## Exercise
What you return must match the listing below line for line, minus its pictures.

## Dataset extract
_____

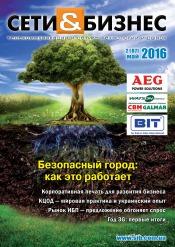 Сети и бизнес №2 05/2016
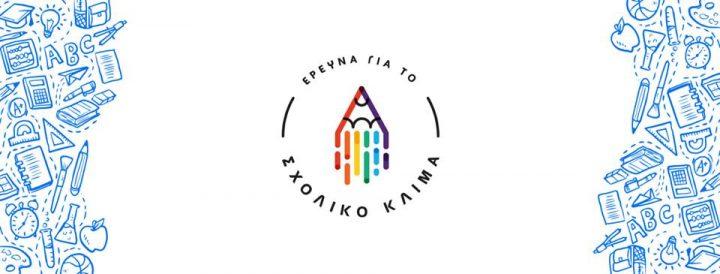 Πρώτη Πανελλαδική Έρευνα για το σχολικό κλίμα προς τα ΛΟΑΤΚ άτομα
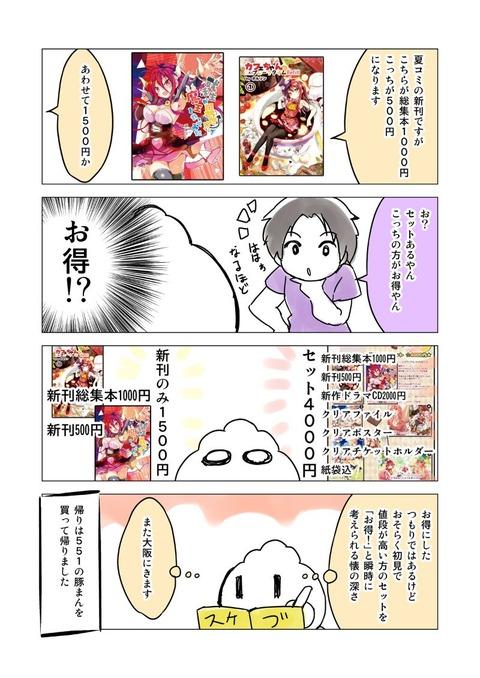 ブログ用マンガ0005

_____

## Reply to the exercise
 Сети и бизнес №2 05/2016
 Πρώτη Πανελλαδική Έρευνα για το σχολικό κλίμα προς τα ΛΟΑΤΚ άτομα
 ブログ用マンガ0005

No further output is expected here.